2025-12-26 (Session 2)
All 17 genes reviewed and validated. The cellulosome project is now complete with comprehensive reviews for all priority genes. All reviews pass validation (some with warnings that are informational only).
Key annotation insights from the reviews:
- Scaffoldins (cipA, cipB, sdbA): Multiple incorrect IEA annotations identified and marked for removal:
- GO:0004553 (hydrolase activity) was incorrectly propagated from dockerin domains to non-catalytic scaffoldins
- GO:0030246 (carbohydrate binding) incorrectly attributed to cohesin domains which bind dockerins (proteins), not carbohydrates
- Recommended adding GO:0044575 (cellulosome assembly) as the core biological process
-
Recommended GO:1990308/1990309/1990311/1990312 for specific cohesin-dockerin binding functions
-
Cellulases (celS, celA, celC, celD, celK, celX): Annotations mostly correct, with recommendations to:
- Add GO:0043263 (cellulosome) as cellular component
- Add GO:1990311 (type-I cohesin domain binding) for dockerin function
-
Mark overly general process terms (polysaccharide catabolic, carbohydrate metabolic) as over-annotated in favor of specific cellulose catabolic process
-
Hemicellulases (xynY, xynX, xghA, licB): Reviews complete with appropriate xylanase and related activities documented
-
Additional proteins (celE, xynZ, celM): Dual-function enzymes properly characterized
2025-12-26 (Session 1)
Project created. Selected Acetivibrio thermocellus (formerly Clostridium thermocellum) as the primary model organism for the cellulosome project based on:
- Historical significance - cellulosomes were first discovered in this organism
- Best-characterized cellulosome with extensive structural data
- Good UniProt coverage with ~15 Swiss-Prot reviewed cellulosomal proteins
- Industrial relevance for biofuel production
Compiled initial gene list of 17 proteins organized by priority:
- 4 scaffoldins/anchors (architectural proteins)

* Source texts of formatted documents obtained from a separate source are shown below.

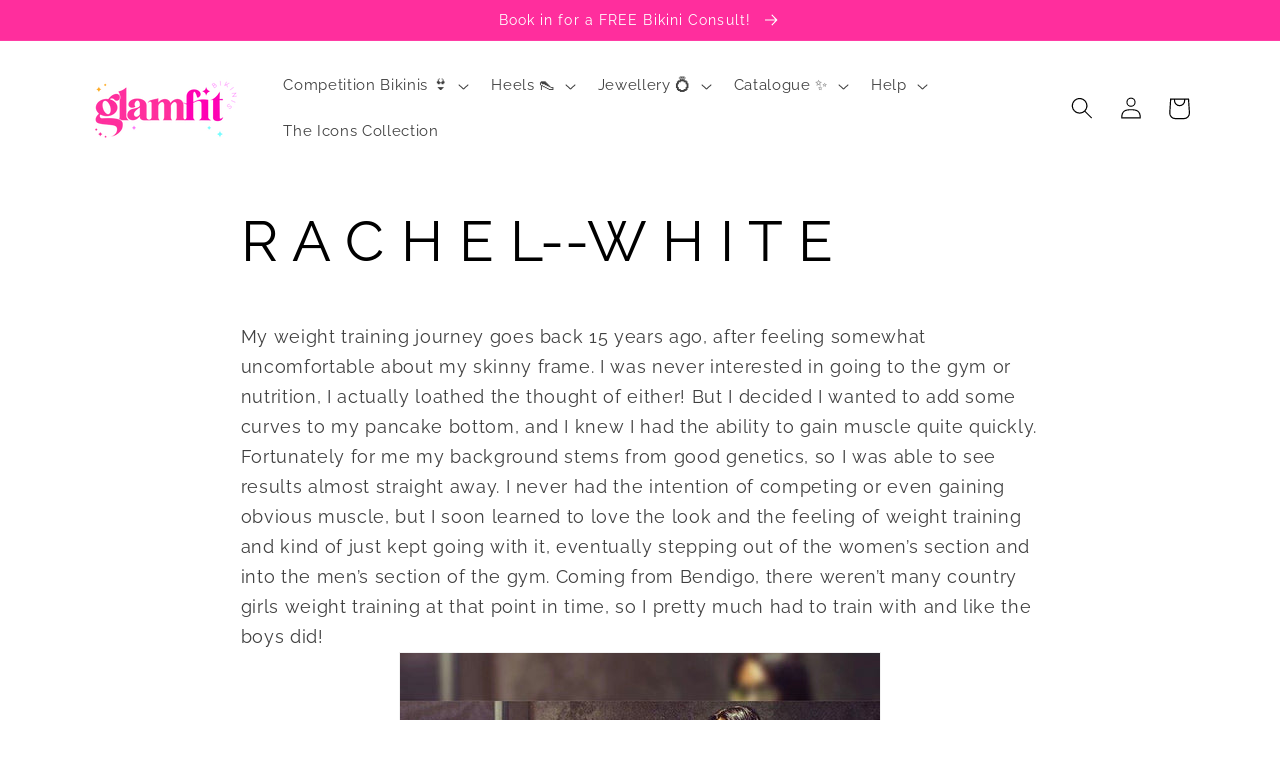

--- FILE ---
content_type: text/javascript
request_url: https://glamfitbikinis.com/cdn/shop/t/90/assets/ets_cf_config.js?v=96746707597720011391767134233
body_size: 929
content:
const ETS_CF_DATA=[{title:"Apparel contact form",active:!0,form_content:{type_form:"basic",info:{title:"Apparel contact form",description:"Get in touch if you have any questions regarding custom apparel, or if you would like a quote for a bulk order.",display_title_on_store:!1,display_description_on_store:!0,uppercase_title:!1,bold_title:!0,alignment_title:"left",alignment_description:"left"},decoration:[{text_group:1,title_color:"",form_description_color:"",label_color:"",other_color_1:"",other_color_2:"",form_background_color:"#ffffff",text_group_form_style:1,form_width:"900",form_padding:"30",round_corner_input_field:!1,radius_pixel:5,enable_background_image:!1,form_decoration_image:"",background_position:"center",background_size:"auto",repeat_image:"no-repeat",text_group_button_style:1,btn_submit_position:"right",btn_text_submit_color:"#ffffff",btn_text_hover_color:"#ffffff",btn_background_color:"#ed148a",btn_background_hover_color:"#ff80c5",text_group_btn_popup:1,text_group_btn_float:1}],thank_page:{how_to_display:!0,thank_you_content:`Thank you for getting in touch!
We will look over your message and get back to you ASAP. In the meantime, you can browse our suppliers website ascolour.com.au to look over different products, style and colours you may like.`},setting:{enable_form:!0,mail_host:"app"},buttonDecoration:[],form:[[{width:12,fields:[{key:"text",img:"https://i.ibb.co/yFg1JJB/ip-text.png",label:"Text",disabled:!1,group:"",options:{label:"Name",required:!0,name:"text-1",default_value:"",placeholder:"",description:"",max_character:"",is_contact_name:!0}},{key:"email",img:"https://i.ibb.co/7bZxQ9H/ip-email.png",label:"Email",disabled:!1,group:"",options:{label:"Email",required:!0,name:"email-2",default_value:"",placeholder:"",use_customer_email_as_default:!1,description:"",is_contact_email:!0}},{key:"textarea",img:"https://i.ibb.co/zZ4FzYS/ip-textarea.png",label:"Textarea",disabled:!1,group:"",options:{label:"Product information - eg. type of apparel, embroidery or print, colours and quantites",required:!1,name:"textarea-4",enable_rich_text:!1,default_value:"",placeholder:"",description:"",max_character:"",rows:"14"}},{key:"file",img:"https://i.ibb.co/HxvVJbH/ip-file.png",label:"File",disabled:!1,group:"",options:{label:"Logo Upload",required:!1,name:"file-5",file_size:10,acceptable_file_old:[".pdf",".jpg",".png",".gif",".doc",".docx",".csv",".xls",".xlsx",".txt",".zip",".rar"],acceptable_file:[".pdf",".jpg",".jpeg",".png",".zip"],description:""}},{key:"checkbox",img:"https://i.ibb.co/CbBzPq1/ip-checkbox.png",label:"Checkboxes",disabled:!1,group:"",options:{label:"I am not a robot",required:!0,name:"checkbox-6",options:[{value:"Nope",disabled:!1,label:"Nope",default:!1,max:120}],label_first:!0,in_line:!1,description:""}}]}]],step_multiple_form:[],btn_submit:{btn_submit_position:"right",btn_type:"label_icon",btn_label:"SEND",btn_icon:'<svg xmlns="http://www.w3.org/2000/svg" viewBox="0 0 512 512"><path d="M476 3.2L12.5 270.6c-18.1 10.4-15.8 35.6 2.2 43.2L121 358.4l287.3-253.2c5.5-4.9 13.3 2.6 8.6 8.3L176 407v80.5c0 23.6 28.5 32.9 42.5 15.8L282 426l124.6 52.2c14.2 6 30.4-2.9 33-18.2l72-432C515 7.8 493.3-6.8 476 3.2z"/></svg>',btn_custom_icon:""},btn_next:{btn_type:"label_icon",btn_label:"NEXT",btn_icon:"step_forward",btn_custom_icon:""},btn_previous:{btn_type:"label_icon",btn_label:"PREVIOUS",btn_icon:"stepbackward",btn_custom_icon:""},captchaForm:null,dataSettingHost:null},sort_order:2822,shortcode:"E8q",updated_at:"2022-07-17T05:21:36.243000Z",created_at:"2022-07-17T04:49:55.675000Z",id:"62d394f351ec2857af5814ef"}],ETS_CF_CONFIG={translations:{translation_field_4:"You must accept the terms and conditions before sending your message.",translation_field_5:"The field is required.",translation_field_7:"The field is invalid",translation_field_8:"Verify that you are not robot",translation_field_9:"Please check the reCAPTCHA to let us know you are human.",translation_field_10:"Please fill in all required fields with valid information.",translation_field_11:"Submit form error. File upload is too large."}},ETS_CF_BASE_URL="https://contact-form.etssoft.net",ETS_CF_SHOP_DOMAIN="glam-fit-bikinis.myshopify.com",ETS_CF_ENABLE=0;
//# sourceMappingURL=/cdn/shop/t/90/assets/ets_cf_config.js.map?v=96746707597720011391767134233
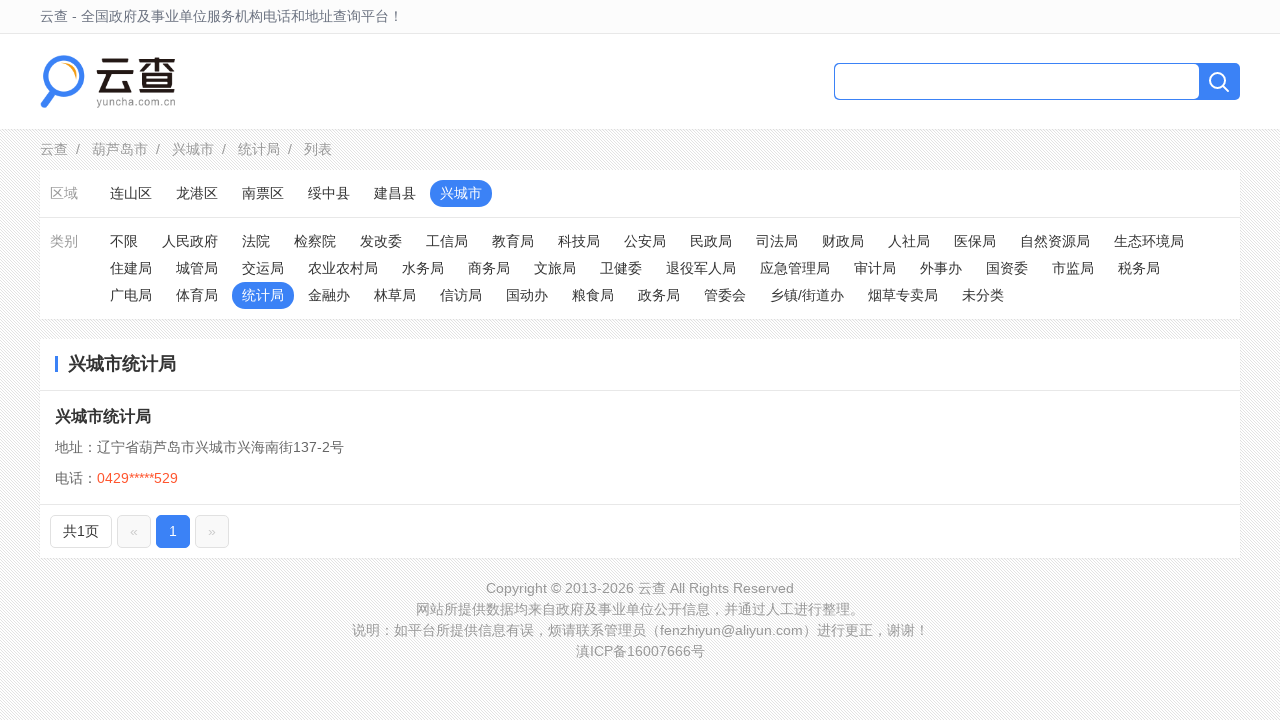

--- FILE ---
content_type: text/html; charset=utf-8
request_url: https://www.yuncha.com.cn/xingcheng/tongjiju
body_size: 2458
content:

<!DOCTYPE html>
<html>
<head>
<meta charset="utf-8">
<meta name="viewport" content="width=device-width, initial-scale=1.0">
<title>兴城市统计局电话_兴城市统计局地址_在哪里_网站_微信公众号 - 云查</title>
<link href="/public/styles/home.css" rel="stylesheet" type="text/css">
</head>

<body>

<header class="bg-white shadow-sm">
	<div class="topbar border-b-1">
		<div class="container mx-auto flex justify-between">
			<div class="topbar-left">云查 - 全国政府及事业单位服务机构电话和地址查询平台！</div>
			<div class="topbar-right"></div>
		</div>
	</div>
	<div class="container mx-auto flex justify-between py-20">
    <div class="flex justify-start">
      <a href="https://www.yuncha.com.cn/" class="logo" title="云查"></a>
      <div class="location flex justify-start items-center">
        
        <a href="/">
          <span class="fs-18 fw-bold location-text">兴城市</span>
          <svg xmlns="http://www.w3.org/2000/svg" fill="none" viewBox="0 0 24 24" stroke-width="1.5" stroke="currentColor" class="location-icon">
            <path stroke-linecap="round" stroke-linejoin="round" d="m19.5 8.25-7.5 7.5-7.5-7.5" />
          </svg>
        </a>
        
      </div>
    </div>
		<div class="flex items-center">
			<form method="get" action="/search" class="search flex justify-center items-center">
				<input type="text" name="query" id="query" class="search-ipt" />
        <button type="submit" class="search-btn flex justify-center">
          <svg xmlns="http://www.w3.org/2000/svg" fill="none" viewBox="0 0 24 24" stroke-width="2" stroke="currentColor" class="search-icon">
            <path stroke-linecap="round" stroke-linejoin="round" d="M21 21l-5.197-5.197m0 0A7.5 7.5 0 105.196 5.196a7.5 7.5 0 0010.607 10.607z"></path>
          </svg>
        </button>
			</form>
		</div>
	</div>
</header>


<div class="container mx-auto py-10 crumb">
  
  <a href="/">云查</a>&nbsp; / &nbsp;
  
  <a href="/huludao/all">葫芦岛市</a>&nbsp; / &nbsp;
  
  <a href="/xingcheng/all">兴城市</a>&nbsp; / &nbsp;
  
  <a href="/xingcheng/tongjiju">统计局</a>&nbsp; / &nbsp;
  
  列表
</div>
<div class="container mx-auto bg-white shadow-sm">
  <dl class="filter flex justify-start border-b-1 p-10">
    <dt>区域</dt>
    <dd>
      
      <a href="/lianshan" class="">连山区</a>
      
      <a href="/longgang" class="">龙港区</a>
      
      <a href="/nanpiao" class="">南票区</a>
      
      <a href="/suizhong" class="">绥中县</a>
      
      <a href="/jianchang" class="">建昌县</a>
      
      <a href="/xingcheng" class="active">兴城市</a>
      
    </dd>
  </dl>
  <dl class="filter flex justify-start p-10">
    <dt>类别</dt>
    <dd>
      <a href="/xingcheng/all" class="">不限</a>
      
      <a href="/xingcheng/zhengfu" class="">人民政府</a>
      
      <a href="/xingcheng/fayuan" class="">法院</a>
      
      <a href="/xingcheng/jianchayuan" class="">检察院</a>
      
      <a href="/xingcheng/fagaiwei" class="">发改委</a>
      
      <a href="/xingcheng/gongxinju" class="">工信局</a>
      
      <a href="/xingcheng/jiaoyuju" class="">教育局</a>
      
      <a href="/xingcheng/kejiju" class="">科技局</a>
      
      <a href="/xingcheng/gonganju" class="">公安局</a>
      
      <a href="/xingcheng/minzhengju" class="">民政局</a>
      
      <a href="/xingcheng/sifaju" class="">司法局</a>
      
      <a href="/xingcheng/caizhengju" class="">财政局</a>
      
      <a href="/xingcheng/rensheju" class="">人社局</a>
      
      <a href="/xingcheng/yibaoju" class="">医保局</a>
      
      <a href="/xingcheng/guihuaju" class="">自然资源局</a>
      
      <a href="/xingcheng/huanjingju" class="">生态环境局</a>
      
      <a href="/xingcheng/zhujianju" class="">住建局</a>
      
      <a href="/xingcheng/chengguanju" class="">城管局</a>
      
      <a href="/xingcheng/jiaoyunju" class="">交运局</a>
      
      <a href="/xingcheng/nongyeju" class="">农业农村局</a>
      
      <a href="/xingcheng/shuiwuju" class="">水务局</a>
      
      <a href="/xingcheng/shangwuju" class="">商务局</a>
      
      <a href="/xingcheng/wenlvju" class="">文旅局</a>
      
      <a href="/xingcheng/weijianwei" class="">卫健委</a>
      
      <a href="/xingcheng/tuiyi" class="">退役军人局</a>
      
      <a href="/xingcheng/yingjiju" class="">应急管理局</a>
      
      <a href="/xingcheng/shenjiju" class="">审计局</a>
      
      <a href="/xingcheng/waishiban" class="">外事办</a>
      
      <a href="/xingcheng/guoziwei" class="">国资委</a>
      
      <a href="/xingcheng/shijianju" class="">市监局</a>
      
      <a href="/xingcheng/shuiwu" class="">税务局</a>
      
      <a href="/xingcheng/guangdianju" class="">广电局</a>
      
      <a href="/xingcheng/tiyuju" class="">体育局</a>
      
      <a href="/xingcheng/tongjiju" class="active">统计局</a>
      
      <a href="/xingcheng/jinguanban" class="">金融办</a>
      
      <a href="/xingcheng/linyeju" class="">林草局</a>
      
      <a href="/xingcheng/xinfangju" class="">信访局</a>
      
      <a href="/xingcheng/renfangban" class="">国动办</a>
      
      <a href="/xingcheng/liangshiju" class="">粮食局</a>
      
      <a href="/xingcheng/zhengwuju" class="">政务局</a>
      
      <a href="/xingcheng/guanweihui" class="">管委会</a>
      
      <a href="/xingcheng/jiedaoban" class="">乡镇/街道办</a>
      
      <a href="/xingcheng/yancaoju" class="">烟草专卖局</a>
      
      <a href="/xingcheng/weifenlei" class="">未分类</a>
      
    </dd>
  </dl>
</div>
<div class="container mx-auto mt-20 bg-white shadow-sm">
  <div class="fs-18 fw-bold p-15 border-b-1 line">兴城市统计局</div>
  
  <div class="listitem border-b-1 p-15">
    <div class="listitem-title fs-16 fw-bold"><a href="/detail/904f4995e8dc07fb" target="_blank">兴城市统计局</a></div>
    <div class="listitem-attr mt-10">地址：辽宁省葫芦岛市兴城市兴海南街137-2号</div>
    <div class="listitem-attr mt-10">电话：<span class="phone">0429*****529</span></div>
  </div>
  

  <div class="pagination flex justify-start p-10">
    
    
    
    
    
    
      <span class="pagination-item">共1页</span>
      
      <span class="pagination-item pagination-disabled">&laquo;</span>
      
      
      
        
        <span class="pagination-item pagination-active">1</span>
        
      
  
      
      <span class="pagination-item pagination-disabled">&raquo;</span>
      
    
  </div>
</div>


<footer class="footer container mx-auto mt-20">
  Copyright © 2013-2026 云查 All Rights Reserved<br>网站所提供数据均来自政府及事业单位公开信息，并通过人工进行整理。<br>说明：如平台所提供信息有误，烦请联系管理员（fenzhiyun@aliyun.com）进行更正，谢谢！<br><a href="https://beian.miit.gov.cn/" rel="nofollow">滇ICP备16007666号</a><a href="/sitemap.txt" style="display: none;">Sitemap</a><a href="https://www.yunpinpai.com/" style="display: none;">云品牌网</a><a href="https://www.114c.com/" style="display: none;">114城市通</a><br />
  <span style="display: none;"><script>
var _hmt = _hmt || [];
(function() {
  var hm = document.createElement("script");
  hm.src = "https://hm.baidu.com/hm.js?2ca7f2d938bbdd075b5504338637af14";
  var s = document.getElementsByTagName("script")[0]; 
  s.parentNode.insertBefore(hm, s);
})();
</script></span>
</footer>

</body>
</html>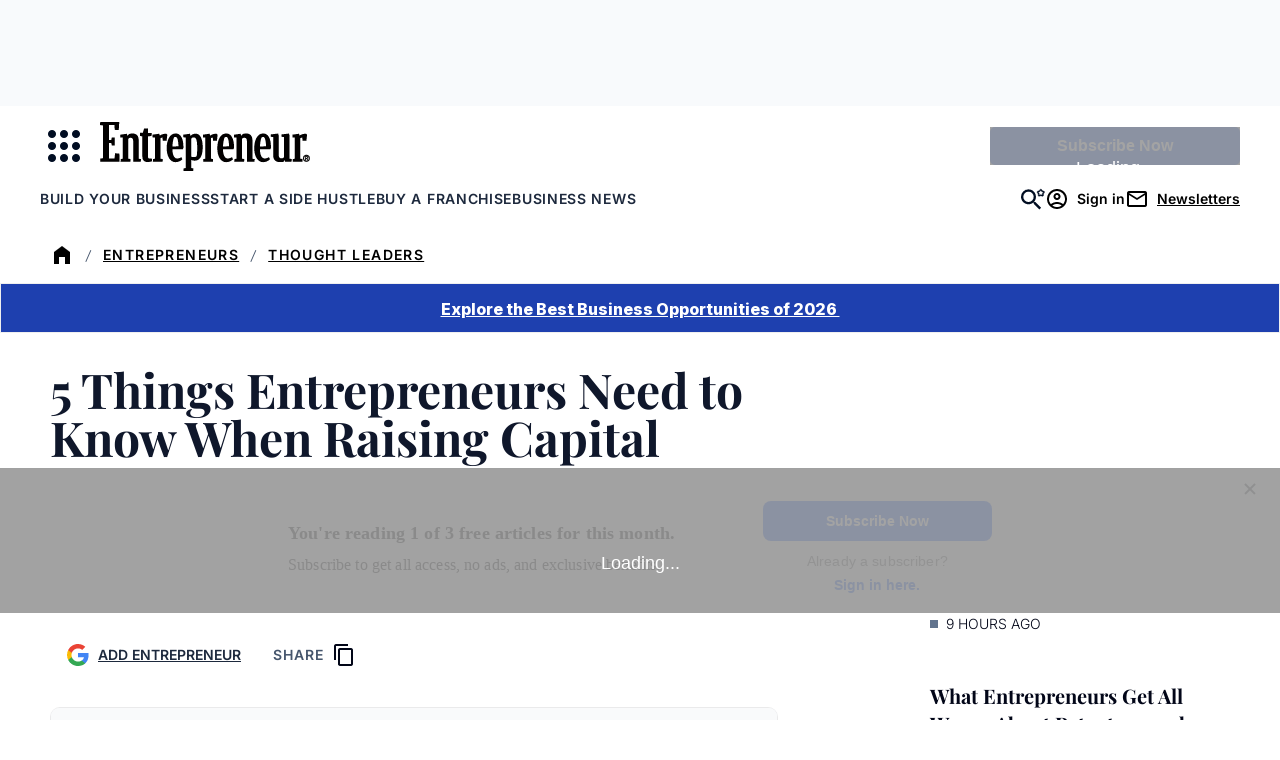

--- FILE ---
content_type: text/javascript;charset=utf-8
request_url: https://id.cxense.com/public/user/id?json=%7B%22identities%22%3A%5B%7B%22type%22%3A%22ckp%22%2C%22id%22%3A%22mkm3qve88b53q5v1%22%7D%2C%7B%22type%22%3A%22lst%22%2C%22id%22%3A%221e8hznob11fuj1femtflz7j5v%22%7D%2C%7B%22type%22%3A%22cst%22%2C%22id%22%3A%221e8hznob11fuj1femtflz7j5v%22%7D%5D%7D&callback=cXJsonpCB2
body_size: 208
content:
/**/
cXJsonpCB2({"httpStatus":200,"response":{"userId":"cx:1ym6nw0i6xzmx1hukdsz5ymt4x:1ftg72vq05a4l","newUser":false}})

--- FILE ---
content_type: text/javascript;charset=utf-8
request_url: https://p1cluster.cxense.com/p1.js
body_size: 99
content:
cX.library.onP1('1e8hznob11fuj1femtflz7j5v');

- 6 cellulases (core enzymatic function)
- 4 hemicellulases (auxiliary activities)
- 3 additional proteins
Alternative model Ruminococcus flavefaciens noted for future expansion - has the most complex cellulosome (223 dockerin proteins) but fewer reviewed UniProt entries.
Key architectural insight: The cellulosome uses a modular cohesin-dockerin system where Type I interactions organize enzymes on the CipA scaffoldin, and Type II interactions anchor the complex to the cell surface via OlpB/SdbA anchor proteins.